O velho rei esgotara, visivelmente, o seu prazo de utilidade. Titubiante, marchava sem destino aparente como que obedecendo apenas a uma voz interior. No debate com o Dragão Laranja, meteu os pés pelas mãos. No dia seguinte, um escriba ‘de referência’ arrolado pelo partido assinou a sua condenação à morte política. Na hora, o casal Obama agarra-o pelagola de arminho e atira-o, sem cerimónias, pela borda fora do sumptuoso iate azul. Exit Biden.
Mas, quem iria substituir o velho rei no combate eleitoral já tão perto? Os oligarcas do partido azul lembraram-se da vice do rei decaído, por todos eles desprezada, mas que tinha uma vantagem: estava ali à mão. E sendo ela oposição única ao detestado dragão, recolheria a simpatia de uma infinidade de jornalistas, comentadores e políticos de confecção vária.
Primeiras páginas de jornais de todo o mundo: eis a mulher providencial que se agiganta para combater o dragão laranja. A receita era simplória, mas talvez funcionasse. Como era mulher, iria recolher os votos das ‘pessoas que menstruam’, as da ‘saúde reprodutiva’; sendo negra, com ela viriam os votos dos negros; tendo ascendência indiana, dessa minoria e de outras sortidas chegariam votos aos molhos. Eram essas as contas dos magnates do partido. Mas, atenção, era essencial que não falasse. E assim ela não falava, passava, ela não discorria, sorria. Começaram a cintilar sondagens, inúmeras sondagens que eclipsavam as do Dragão Laranja.

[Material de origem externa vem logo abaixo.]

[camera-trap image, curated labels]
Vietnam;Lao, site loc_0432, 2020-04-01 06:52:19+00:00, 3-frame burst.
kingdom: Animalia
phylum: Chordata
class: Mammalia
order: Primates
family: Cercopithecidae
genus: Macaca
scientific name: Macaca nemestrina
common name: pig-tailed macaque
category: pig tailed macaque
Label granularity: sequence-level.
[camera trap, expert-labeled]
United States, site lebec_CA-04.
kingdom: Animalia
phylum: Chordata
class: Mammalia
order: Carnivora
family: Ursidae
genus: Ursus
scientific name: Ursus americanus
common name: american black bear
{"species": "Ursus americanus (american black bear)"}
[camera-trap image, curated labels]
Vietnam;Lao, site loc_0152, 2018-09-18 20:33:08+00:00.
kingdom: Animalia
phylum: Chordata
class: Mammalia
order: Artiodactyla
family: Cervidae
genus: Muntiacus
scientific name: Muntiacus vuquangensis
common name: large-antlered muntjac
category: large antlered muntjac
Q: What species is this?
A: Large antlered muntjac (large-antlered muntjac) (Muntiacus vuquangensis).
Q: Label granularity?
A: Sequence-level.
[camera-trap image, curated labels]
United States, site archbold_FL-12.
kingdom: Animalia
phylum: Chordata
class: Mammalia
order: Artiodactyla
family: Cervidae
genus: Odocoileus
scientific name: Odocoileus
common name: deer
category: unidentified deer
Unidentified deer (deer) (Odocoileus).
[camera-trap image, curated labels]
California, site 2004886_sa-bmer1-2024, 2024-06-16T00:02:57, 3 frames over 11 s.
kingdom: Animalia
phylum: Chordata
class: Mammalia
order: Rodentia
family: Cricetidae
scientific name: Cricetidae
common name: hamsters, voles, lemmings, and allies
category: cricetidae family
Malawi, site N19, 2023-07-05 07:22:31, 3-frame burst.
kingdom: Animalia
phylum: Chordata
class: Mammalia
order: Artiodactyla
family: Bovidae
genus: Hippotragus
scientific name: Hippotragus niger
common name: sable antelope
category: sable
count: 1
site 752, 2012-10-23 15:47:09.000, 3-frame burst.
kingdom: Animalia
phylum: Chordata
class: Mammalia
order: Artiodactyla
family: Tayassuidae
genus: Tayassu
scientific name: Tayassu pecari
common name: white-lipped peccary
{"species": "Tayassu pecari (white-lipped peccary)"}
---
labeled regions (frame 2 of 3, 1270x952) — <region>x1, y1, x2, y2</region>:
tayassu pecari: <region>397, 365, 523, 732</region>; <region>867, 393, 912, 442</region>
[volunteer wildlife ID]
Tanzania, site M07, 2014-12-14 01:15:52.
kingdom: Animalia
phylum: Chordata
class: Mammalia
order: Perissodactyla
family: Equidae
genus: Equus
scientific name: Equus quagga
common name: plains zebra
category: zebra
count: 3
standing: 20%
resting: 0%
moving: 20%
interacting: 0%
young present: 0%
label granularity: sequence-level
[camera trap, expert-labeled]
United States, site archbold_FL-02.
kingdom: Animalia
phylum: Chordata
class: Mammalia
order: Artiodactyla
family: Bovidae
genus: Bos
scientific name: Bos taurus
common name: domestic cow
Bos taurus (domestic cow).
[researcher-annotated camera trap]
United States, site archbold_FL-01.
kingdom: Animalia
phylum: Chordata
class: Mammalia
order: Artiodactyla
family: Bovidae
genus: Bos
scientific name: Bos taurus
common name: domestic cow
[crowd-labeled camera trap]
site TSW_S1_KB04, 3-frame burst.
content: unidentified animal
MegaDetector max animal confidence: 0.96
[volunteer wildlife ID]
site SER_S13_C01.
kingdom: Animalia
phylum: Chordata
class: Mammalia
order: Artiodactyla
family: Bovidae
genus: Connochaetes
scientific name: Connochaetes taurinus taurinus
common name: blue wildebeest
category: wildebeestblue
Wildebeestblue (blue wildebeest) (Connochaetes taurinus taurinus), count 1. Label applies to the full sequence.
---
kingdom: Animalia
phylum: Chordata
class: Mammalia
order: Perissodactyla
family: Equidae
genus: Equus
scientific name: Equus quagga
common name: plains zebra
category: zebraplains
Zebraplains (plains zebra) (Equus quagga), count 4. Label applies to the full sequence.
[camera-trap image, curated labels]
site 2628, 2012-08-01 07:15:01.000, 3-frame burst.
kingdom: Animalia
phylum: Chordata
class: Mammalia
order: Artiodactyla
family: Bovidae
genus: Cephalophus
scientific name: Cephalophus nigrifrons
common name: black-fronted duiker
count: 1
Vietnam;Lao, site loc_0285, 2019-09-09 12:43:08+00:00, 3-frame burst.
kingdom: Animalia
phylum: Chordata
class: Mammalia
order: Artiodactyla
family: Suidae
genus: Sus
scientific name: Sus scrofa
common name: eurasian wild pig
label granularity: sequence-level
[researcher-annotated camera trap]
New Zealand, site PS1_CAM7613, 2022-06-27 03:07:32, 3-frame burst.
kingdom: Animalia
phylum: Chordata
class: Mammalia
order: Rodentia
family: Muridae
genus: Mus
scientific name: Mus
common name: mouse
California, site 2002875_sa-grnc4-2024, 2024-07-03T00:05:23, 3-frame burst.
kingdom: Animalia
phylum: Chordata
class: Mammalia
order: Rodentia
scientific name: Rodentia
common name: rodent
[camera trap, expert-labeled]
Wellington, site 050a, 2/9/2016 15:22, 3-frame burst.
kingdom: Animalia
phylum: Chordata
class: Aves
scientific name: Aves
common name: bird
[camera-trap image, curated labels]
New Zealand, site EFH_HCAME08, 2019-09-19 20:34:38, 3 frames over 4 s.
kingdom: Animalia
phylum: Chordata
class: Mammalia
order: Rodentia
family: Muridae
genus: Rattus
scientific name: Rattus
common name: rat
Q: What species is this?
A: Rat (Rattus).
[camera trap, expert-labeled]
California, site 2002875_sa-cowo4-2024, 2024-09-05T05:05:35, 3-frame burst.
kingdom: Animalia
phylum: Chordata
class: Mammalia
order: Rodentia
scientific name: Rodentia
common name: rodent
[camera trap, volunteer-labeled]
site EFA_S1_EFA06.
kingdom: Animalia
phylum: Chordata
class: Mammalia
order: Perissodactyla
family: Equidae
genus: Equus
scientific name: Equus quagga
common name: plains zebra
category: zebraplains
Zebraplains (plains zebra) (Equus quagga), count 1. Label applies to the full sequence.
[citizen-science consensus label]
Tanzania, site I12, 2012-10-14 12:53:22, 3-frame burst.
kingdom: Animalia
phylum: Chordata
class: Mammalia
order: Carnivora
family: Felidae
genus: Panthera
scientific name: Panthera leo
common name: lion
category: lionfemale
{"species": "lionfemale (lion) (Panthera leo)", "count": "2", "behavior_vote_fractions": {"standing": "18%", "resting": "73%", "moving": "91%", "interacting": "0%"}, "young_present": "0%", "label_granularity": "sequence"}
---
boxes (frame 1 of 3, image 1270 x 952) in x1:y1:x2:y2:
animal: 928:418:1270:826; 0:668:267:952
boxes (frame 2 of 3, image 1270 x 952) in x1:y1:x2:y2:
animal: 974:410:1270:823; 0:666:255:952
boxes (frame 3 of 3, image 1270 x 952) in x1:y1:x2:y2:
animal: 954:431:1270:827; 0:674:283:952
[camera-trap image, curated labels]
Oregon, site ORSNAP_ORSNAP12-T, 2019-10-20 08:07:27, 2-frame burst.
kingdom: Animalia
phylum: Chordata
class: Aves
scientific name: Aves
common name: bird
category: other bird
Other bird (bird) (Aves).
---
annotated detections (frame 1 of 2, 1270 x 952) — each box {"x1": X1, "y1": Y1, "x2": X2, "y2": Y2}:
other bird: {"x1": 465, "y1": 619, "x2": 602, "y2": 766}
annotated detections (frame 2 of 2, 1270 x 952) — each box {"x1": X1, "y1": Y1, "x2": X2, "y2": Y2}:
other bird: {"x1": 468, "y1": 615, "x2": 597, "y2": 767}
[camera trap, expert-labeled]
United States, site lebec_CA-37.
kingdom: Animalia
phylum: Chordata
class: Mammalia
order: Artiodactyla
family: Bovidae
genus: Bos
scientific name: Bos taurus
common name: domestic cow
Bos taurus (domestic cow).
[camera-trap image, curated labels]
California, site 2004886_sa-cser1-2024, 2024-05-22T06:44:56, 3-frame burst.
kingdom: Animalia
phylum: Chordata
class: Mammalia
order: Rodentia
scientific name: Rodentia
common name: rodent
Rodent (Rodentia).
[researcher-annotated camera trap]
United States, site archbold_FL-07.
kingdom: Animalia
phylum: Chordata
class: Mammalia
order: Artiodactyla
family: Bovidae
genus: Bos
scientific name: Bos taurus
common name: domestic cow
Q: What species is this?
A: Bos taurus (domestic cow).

Jornalistas, comentadores, políticos, alguns de primeira, muitos de segunda, muitíssimos de terceira exultavam e não havia metáforas, ditirambos, elegias que lhe fossem negadas. Ia ganhar, era seguro.
Enquanto isso, pelos jornais, televisões, esplanadas, maldizia-se o Dragão, fonte do mal, triturador de crianças, demolidor encartado da democracia. A Besta do Apocalipse, condenado a perder o Armagedon de 5 de novembro.
De uma forma mais rasteira e menos bíblica: a cobertura, a nível nacional e internacional, desta campanha eleitoral dos Estados Unidos foi uma vergonha e foi um embuste.
Uma vergonha, porque jornalistas e comentadores a quem se exigia um módico de objetividade, contenção e decência foram parte empenhada da campanha de Kamala Harris contra Donald Trump.
Um embuste porque foi criado, de todas as peças, um cenário, uma narrativa e dois atores que nada tinham a ver com a realidade: um falso extremista e uma falsa moderada e sondagens que apontavam para uma luta renhida para embalar a campanha vazia da falsa moderada que nada tinha a dizer e a nada respondia do que lhe era perguntado. Fui jornalista durante seis anos. Isto que se passou deixa-me com vergonha retroativa por tê-lo sido. Houve exceções? Há sempre.
No dia cinco, quando o embate com a realidade da vitória em toda a linha de Trump deixou a nu o imenso embuste das sondagens e da narrativa, não houve um honroso pedido de desculpas por parte dos organizadores, atores e comparsas do circo. Pior: multiplicaram-se as queixas contra o povo americano que deu essa vitória esmagadora a quem bem entendeu que a devia dar. ‘Votaram mal’, clamaram eles.
Um dia teremos a democracia liberal e a democracia de jornal: na primeira, votarão os milhões de deploráveis, broncos e fascistas. Na segunda, votarão apenas os jornalistas e os amigalhaços ilustrados. Finalmente, a democracia. Iluminada. Muito.